Entropy's description is the basic standard of literary criticism, often called structuralism--you assume that the author's thoughts and feelings are important to the text, and try to determine through the text what those thoughts and feelings are. In other words, you assume that the book has a message or theme and try to figure out what it is. All other forms of literary criticism tend to use Structuralism as a base, but they don't have to; in general, the more popular forms of modern criticism ignore the author's intent and look instead at what the book itself is saying, whether the author intended it or not.

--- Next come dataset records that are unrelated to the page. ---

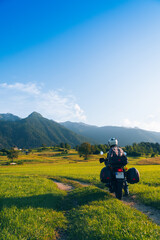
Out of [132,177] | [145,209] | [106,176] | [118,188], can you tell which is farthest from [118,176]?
[145,209]

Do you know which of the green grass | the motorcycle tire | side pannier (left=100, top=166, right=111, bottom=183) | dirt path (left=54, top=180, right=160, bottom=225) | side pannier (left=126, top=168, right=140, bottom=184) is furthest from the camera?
side pannier (left=126, top=168, right=140, bottom=184)

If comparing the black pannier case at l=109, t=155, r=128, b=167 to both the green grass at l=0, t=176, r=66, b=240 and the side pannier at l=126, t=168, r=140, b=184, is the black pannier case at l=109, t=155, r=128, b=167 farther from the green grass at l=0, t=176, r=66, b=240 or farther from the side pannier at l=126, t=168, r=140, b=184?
the green grass at l=0, t=176, r=66, b=240

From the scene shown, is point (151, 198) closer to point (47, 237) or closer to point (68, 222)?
point (68, 222)

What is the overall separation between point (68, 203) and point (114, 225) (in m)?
5.06

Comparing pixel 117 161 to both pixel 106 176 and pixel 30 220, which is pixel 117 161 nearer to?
pixel 106 176

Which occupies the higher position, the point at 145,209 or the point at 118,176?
the point at 118,176

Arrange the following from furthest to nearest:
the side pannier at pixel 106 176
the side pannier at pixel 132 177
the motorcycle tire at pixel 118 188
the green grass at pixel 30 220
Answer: the side pannier at pixel 132 177 → the motorcycle tire at pixel 118 188 → the side pannier at pixel 106 176 → the green grass at pixel 30 220

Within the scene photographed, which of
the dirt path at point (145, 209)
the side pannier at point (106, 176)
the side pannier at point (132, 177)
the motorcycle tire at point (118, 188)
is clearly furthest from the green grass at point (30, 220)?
the side pannier at point (132, 177)

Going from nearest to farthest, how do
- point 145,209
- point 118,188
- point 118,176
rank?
point 145,209 → point 118,176 → point 118,188

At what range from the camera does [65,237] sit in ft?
19.5

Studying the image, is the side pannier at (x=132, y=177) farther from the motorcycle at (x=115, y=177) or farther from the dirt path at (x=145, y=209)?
the dirt path at (x=145, y=209)

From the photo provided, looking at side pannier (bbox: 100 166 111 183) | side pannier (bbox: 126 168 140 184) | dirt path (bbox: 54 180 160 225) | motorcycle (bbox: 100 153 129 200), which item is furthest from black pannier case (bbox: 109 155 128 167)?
dirt path (bbox: 54 180 160 225)

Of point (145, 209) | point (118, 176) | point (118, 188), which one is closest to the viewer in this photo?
point (145, 209)

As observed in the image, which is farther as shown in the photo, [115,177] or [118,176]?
[115,177]
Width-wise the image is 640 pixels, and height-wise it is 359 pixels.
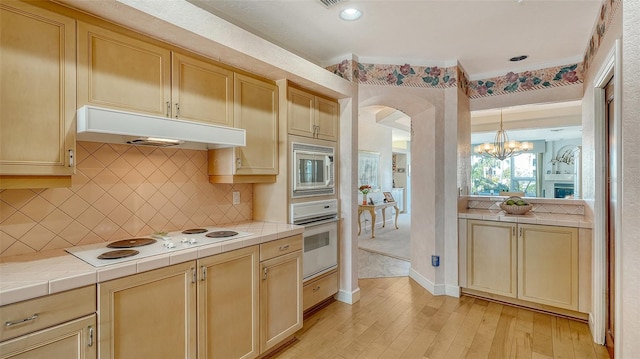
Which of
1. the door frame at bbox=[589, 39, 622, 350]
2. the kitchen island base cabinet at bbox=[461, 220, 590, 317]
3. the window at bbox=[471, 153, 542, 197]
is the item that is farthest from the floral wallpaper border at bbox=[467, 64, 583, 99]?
the window at bbox=[471, 153, 542, 197]

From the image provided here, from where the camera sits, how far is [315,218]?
288 cm

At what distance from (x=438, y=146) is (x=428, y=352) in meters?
2.08

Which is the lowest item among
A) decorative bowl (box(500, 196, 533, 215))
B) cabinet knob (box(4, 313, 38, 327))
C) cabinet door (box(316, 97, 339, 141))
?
cabinet knob (box(4, 313, 38, 327))

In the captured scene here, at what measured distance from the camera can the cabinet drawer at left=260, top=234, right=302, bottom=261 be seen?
2176mm

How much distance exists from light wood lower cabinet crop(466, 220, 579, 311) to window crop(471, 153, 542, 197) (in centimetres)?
670

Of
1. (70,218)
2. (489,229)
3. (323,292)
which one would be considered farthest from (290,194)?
(489,229)

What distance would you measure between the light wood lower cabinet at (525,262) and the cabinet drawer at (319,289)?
1.50m

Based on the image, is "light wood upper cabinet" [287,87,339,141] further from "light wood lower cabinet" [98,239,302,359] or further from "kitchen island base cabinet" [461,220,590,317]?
"kitchen island base cabinet" [461,220,590,317]

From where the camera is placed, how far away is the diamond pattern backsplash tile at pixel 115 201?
1653 mm

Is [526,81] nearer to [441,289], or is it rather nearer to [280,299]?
[441,289]

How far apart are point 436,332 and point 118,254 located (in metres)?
2.47

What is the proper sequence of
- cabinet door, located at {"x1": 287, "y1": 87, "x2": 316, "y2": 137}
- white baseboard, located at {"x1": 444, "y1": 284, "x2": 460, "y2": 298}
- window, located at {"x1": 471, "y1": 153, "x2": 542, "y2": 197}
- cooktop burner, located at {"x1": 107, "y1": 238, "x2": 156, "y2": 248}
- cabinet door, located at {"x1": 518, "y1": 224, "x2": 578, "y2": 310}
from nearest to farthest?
cooktop burner, located at {"x1": 107, "y1": 238, "x2": 156, "y2": 248} < cabinet door, located at {"x1": 287, "y1": 87, "x2": 316, "y2": 137} < cabinet door, located at {"x1": 518, "y1": 224, "x2": 578, "y2": 310} < white baseboard, located at {"x1": 444, "y1": 284, "x2": 460, "y2": 298} < window, located at {"x1": 471, "y1": 153, "x2": 542, "y2": 197}

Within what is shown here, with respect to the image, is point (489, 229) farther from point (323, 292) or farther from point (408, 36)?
point (408, 36)

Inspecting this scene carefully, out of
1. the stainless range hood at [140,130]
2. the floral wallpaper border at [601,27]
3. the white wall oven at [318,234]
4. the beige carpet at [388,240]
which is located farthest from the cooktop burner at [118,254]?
the beige carpet at [388,240]
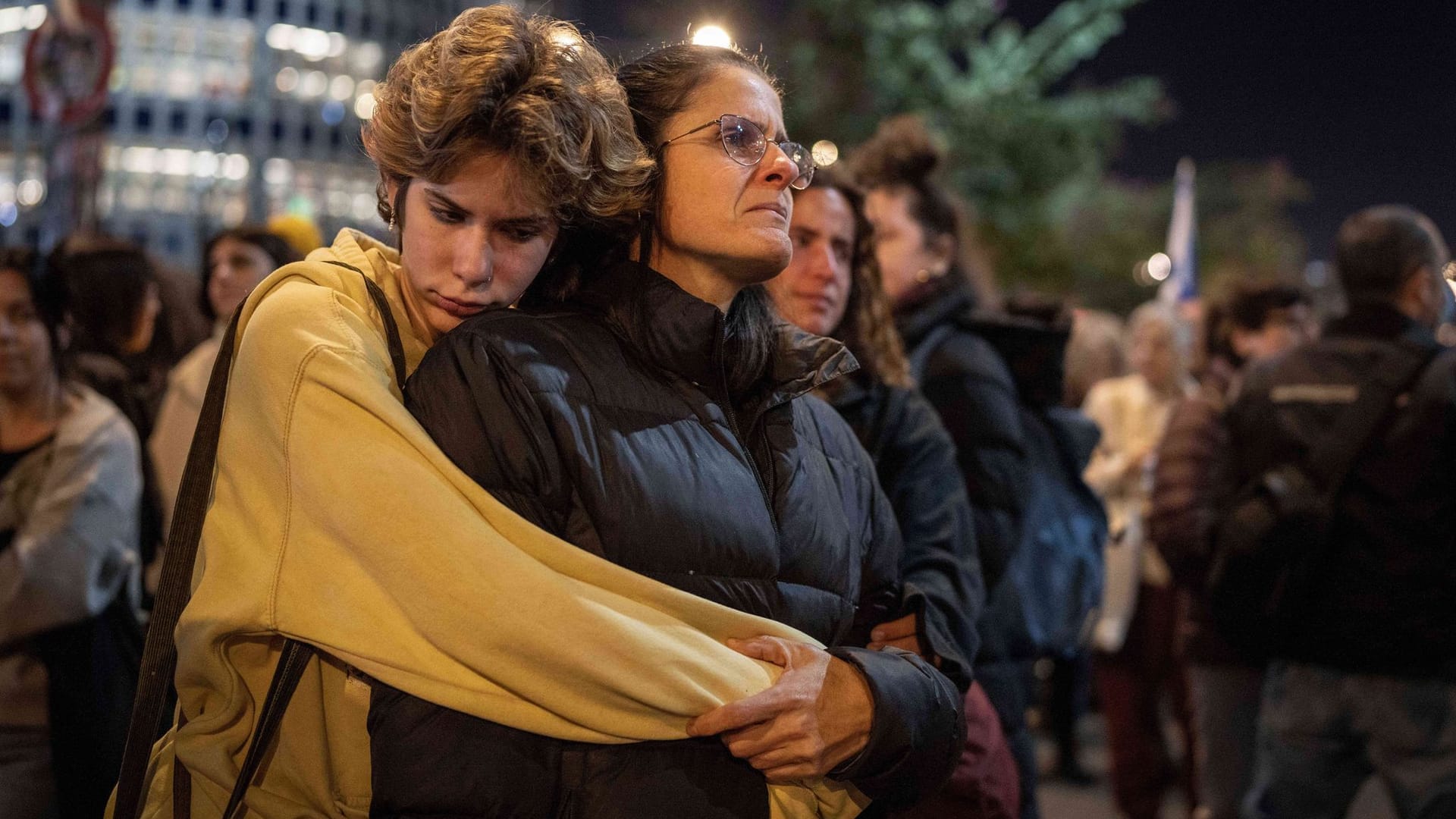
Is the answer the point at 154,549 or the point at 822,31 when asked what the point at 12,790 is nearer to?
the point at 154,549

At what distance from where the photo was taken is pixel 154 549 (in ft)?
12.9

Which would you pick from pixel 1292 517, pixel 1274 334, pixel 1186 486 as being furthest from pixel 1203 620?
Result: pixel 1274 334

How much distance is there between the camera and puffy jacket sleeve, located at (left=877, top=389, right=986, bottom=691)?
2553 mm

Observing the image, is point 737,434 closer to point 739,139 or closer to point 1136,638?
point 739,139

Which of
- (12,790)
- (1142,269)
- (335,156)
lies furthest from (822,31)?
(335,156)

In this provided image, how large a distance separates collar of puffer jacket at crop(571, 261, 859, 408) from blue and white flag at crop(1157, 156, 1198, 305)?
846cm

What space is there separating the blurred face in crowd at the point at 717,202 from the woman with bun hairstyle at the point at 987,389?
1384 mm

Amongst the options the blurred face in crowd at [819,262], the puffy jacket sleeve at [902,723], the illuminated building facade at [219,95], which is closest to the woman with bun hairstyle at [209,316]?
the blurred face in crowd at [819,262]

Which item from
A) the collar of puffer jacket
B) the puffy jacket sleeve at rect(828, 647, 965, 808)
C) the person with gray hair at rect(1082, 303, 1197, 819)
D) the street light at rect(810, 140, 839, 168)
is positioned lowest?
the person with gray hair at rect(1082, 303, 1197, 819)

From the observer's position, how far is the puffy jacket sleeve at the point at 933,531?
8.38 feet

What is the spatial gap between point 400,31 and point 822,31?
75.0 m

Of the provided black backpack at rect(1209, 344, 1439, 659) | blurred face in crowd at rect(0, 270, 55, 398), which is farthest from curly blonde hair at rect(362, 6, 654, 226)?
black backpack at rect(1209, 344, 1439, 659)

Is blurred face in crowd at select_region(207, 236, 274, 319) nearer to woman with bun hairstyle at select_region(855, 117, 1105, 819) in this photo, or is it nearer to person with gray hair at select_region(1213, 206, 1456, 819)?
woman with bun hairstyle at select_region(855, 117, 1105, 819)

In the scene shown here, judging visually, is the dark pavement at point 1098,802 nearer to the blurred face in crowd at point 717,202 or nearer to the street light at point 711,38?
the street light at point 711,38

Deconstruction is a little different because it is most commonly used in two very weird ways. The first is just what MoD described: college students who use it as an excuse to disagree with other people and accepted literary conventions. The second is almost completely backwards of traditional criticism: instead of using a form of analysis to say something about a book, people use a given book to say something about their preferred form of analysis. I used both methods pretty often in college (I was a deconstructionist almost exclusively), but I've grown tired of them, to be honest, because they smack of people trying to look smart by showing off.
Every now and then, however, you can find a piece of criticism that actually takes deconstructionist ideas and does something interesting with them. The "relying on what your denying" aspect is one of these, because it challenges the world of literary analysis in (ironically) constructive ways, forcing you to consider ideas and patterns that previous schools of thought have ignored.
In my opinion, however, most deconstructionists are too enamored with their own esoteric-ness to be of much use. The ideas need to become more common and, subsequently, more approachable, before we'll be able to learn much from them. They're still loads of fun to play with, though.